Vitamin A is a broad term that refers to a category of fat-soluble compounds that are vital to human health. The benefits of vitamin A is a variety of bodily functions, including maintaining good vision, ensuring normal immune and organ function, and assisting in the proper growth and development of babies in the womb.
Preformed vitamin A and provitamin A are two types of vitamin A compounds that can be present in both animal and plant foods. The active source of vitamin A is preformed vitamin A, which your body will use right away. The compounds retinol, retinal, and retinoic acid are present in animal products such as beef, chicken, fish, and dairy.
5 Benefits of Vitamin A
1. Improve Growth and Reproduction
One of the benefits of Vitamin A is necessary for both men and women to have a healthy reproductive system, as well as for the proper growth and development of embryos during pregnancy. It is essential for the growth and development of many main organs and structures in the unborn child, including the skeleton, nervous system, heart, kidneys, skin, lungs, and pancreas in pregnant women.
Vitamin A is essential for the growth and development of many main organs and structures in the unborn child, including the skeleton, nervous system, heart, kidneys, skin, lungs, and pancreas in pregnant women.
2. Improve Vision
Second benefits of Vitamin A is important for maintaining your vision. The vitamin is used to translate light into an electrical signal that can be sent to the brain. Night blindness, also known as nyctalopia, is one of the earliest signs of vitamin A deficiency. Vitamin A deficiency causes night blindness because the vitamin is a main component of the pigment rhodopsin.
In addition to avoiding night blindness, getting enough beta-carotene in your diet will help delay the loss of vision that some people face as they get older.
3. Lower Risk of Cancers
Higher intakes of vitamin A in the form of beta-carotene have been associated to a lower incidence of some cancers, including Hodgkin’s lymphoma, ovarian, breast, and bladder cancer, in clinical research.
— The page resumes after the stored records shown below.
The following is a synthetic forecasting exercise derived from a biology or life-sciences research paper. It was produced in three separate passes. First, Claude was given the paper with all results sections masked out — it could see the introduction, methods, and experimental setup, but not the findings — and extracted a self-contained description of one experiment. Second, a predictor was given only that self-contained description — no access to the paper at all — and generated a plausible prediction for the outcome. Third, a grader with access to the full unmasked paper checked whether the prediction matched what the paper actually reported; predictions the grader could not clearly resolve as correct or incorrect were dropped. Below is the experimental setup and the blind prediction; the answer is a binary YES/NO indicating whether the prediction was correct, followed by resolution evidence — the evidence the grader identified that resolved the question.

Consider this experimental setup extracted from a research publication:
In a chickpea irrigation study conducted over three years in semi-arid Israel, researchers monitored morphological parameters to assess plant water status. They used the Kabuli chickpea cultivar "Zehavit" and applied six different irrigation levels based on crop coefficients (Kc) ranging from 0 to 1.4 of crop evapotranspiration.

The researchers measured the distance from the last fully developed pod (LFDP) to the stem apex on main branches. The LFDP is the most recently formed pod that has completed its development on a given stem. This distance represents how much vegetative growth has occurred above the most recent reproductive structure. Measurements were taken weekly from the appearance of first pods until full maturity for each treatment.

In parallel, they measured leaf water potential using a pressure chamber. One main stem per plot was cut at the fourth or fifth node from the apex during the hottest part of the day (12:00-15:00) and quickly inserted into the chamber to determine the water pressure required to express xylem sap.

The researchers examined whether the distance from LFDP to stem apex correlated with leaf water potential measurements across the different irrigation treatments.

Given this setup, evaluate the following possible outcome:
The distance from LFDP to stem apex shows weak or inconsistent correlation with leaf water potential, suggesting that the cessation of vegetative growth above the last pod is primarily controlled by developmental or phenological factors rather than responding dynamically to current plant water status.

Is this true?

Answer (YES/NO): NO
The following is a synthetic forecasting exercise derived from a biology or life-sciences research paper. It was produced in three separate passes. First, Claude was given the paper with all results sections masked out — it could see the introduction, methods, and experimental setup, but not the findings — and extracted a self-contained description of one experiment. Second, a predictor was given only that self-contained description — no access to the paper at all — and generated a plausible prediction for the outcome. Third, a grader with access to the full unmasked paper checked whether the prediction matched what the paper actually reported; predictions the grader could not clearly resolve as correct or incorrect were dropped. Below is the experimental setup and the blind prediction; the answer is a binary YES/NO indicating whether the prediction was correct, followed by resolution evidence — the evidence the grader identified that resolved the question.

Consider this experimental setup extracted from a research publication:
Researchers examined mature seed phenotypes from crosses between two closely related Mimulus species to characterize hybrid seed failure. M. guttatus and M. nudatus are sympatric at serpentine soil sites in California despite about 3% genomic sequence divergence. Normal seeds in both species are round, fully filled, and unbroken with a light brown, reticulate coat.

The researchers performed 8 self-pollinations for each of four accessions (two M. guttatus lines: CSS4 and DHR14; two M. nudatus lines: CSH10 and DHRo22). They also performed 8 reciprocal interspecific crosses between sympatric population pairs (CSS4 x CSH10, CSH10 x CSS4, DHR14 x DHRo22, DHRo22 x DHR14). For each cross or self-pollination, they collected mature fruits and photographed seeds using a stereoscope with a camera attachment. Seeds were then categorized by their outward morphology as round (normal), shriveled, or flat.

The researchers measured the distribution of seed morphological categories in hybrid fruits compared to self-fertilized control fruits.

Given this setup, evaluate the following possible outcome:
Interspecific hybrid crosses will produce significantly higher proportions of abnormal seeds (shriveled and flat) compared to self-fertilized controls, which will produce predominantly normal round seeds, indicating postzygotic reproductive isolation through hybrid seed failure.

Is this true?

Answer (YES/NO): YES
Following that, a high intake of vitamin A from plant foods has been linked to a lower risk of cancer.
Animal foods that contain active forms of vitamin A, on the other hand, are not related in the same way. Vitamin A supplements, on the other hand, haven’t proven to be as effective.
4. Reduce Acne Problem
Vitamin A deficiency has been linked to an increased risk of acne because it induces an overproduction of the protein keratin in hair follicles. This increases the chance of acne by making it more difficult to clear dead skin cells from hair follicles, causing blockages.
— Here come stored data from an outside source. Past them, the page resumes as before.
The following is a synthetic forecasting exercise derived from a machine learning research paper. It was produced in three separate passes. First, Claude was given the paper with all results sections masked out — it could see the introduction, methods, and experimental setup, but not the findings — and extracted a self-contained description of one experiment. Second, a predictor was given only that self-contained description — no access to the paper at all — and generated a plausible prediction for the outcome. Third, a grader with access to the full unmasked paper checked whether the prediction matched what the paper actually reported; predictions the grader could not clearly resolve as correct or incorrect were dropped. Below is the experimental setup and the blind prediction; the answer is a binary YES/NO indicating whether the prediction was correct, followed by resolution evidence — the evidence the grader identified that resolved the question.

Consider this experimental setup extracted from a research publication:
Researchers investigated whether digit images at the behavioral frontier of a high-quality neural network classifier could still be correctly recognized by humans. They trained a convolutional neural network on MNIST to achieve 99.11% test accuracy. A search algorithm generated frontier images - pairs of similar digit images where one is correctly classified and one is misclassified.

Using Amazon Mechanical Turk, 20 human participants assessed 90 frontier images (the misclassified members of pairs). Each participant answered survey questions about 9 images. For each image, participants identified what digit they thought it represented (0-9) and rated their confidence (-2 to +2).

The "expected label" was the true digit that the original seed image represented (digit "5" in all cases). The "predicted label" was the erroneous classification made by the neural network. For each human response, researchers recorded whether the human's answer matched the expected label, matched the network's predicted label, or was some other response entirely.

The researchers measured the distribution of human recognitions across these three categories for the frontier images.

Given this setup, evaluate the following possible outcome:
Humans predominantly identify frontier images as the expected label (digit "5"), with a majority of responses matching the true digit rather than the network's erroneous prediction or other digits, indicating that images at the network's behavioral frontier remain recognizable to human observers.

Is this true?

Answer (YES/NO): YES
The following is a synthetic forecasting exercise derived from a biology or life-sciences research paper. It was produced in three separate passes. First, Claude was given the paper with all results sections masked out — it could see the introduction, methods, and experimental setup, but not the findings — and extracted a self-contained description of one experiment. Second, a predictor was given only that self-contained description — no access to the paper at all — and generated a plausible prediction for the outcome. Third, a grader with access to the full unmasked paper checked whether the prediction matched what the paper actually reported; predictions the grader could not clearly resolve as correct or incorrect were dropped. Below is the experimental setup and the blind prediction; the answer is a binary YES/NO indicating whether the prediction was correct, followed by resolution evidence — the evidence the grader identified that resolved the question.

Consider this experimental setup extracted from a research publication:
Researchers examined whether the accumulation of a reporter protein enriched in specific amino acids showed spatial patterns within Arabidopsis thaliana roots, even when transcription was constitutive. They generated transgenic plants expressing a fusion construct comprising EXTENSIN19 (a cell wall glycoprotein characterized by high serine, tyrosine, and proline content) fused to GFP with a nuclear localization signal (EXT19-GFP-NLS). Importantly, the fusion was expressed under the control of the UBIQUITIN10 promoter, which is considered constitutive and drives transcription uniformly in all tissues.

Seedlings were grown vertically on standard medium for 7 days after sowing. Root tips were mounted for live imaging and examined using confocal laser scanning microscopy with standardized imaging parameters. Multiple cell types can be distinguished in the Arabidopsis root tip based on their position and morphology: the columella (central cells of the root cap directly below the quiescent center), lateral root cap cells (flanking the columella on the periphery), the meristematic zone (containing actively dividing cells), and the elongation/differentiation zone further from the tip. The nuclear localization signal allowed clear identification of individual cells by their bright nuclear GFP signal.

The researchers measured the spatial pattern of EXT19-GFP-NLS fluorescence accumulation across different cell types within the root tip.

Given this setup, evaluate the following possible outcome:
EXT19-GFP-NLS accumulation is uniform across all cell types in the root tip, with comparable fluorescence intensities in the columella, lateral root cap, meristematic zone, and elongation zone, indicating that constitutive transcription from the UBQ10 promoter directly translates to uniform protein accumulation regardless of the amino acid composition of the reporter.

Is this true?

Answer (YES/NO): NO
Any acne drugs dependent on vitamin A are also available with a prescription. One example of an oral retinoid that is useful in treating acute acne is isotretinoin. However, because of the potential for adverse side effects, this drug can only be used under medical supervision.
5. Support Bone
Nutrition, calcium, and vitamin D are important foods for preserving healthy bones as you get older.
However, adequate vitamin A consumption is required for proper bone growth and development, and a vitamin A deficiency has been related to poor bone health. In reality, people who have low vitamin A levels in their blood have a greater chance of bone fractures than those who have normal levels.
More controlled trials are required to validate what has been found in clinical research about vitamin A and bone health. Keep in mind that vitamin A status alone does not determine the likelihood of fractures, and that other important nutrients, such as vitamin D, play a role as well.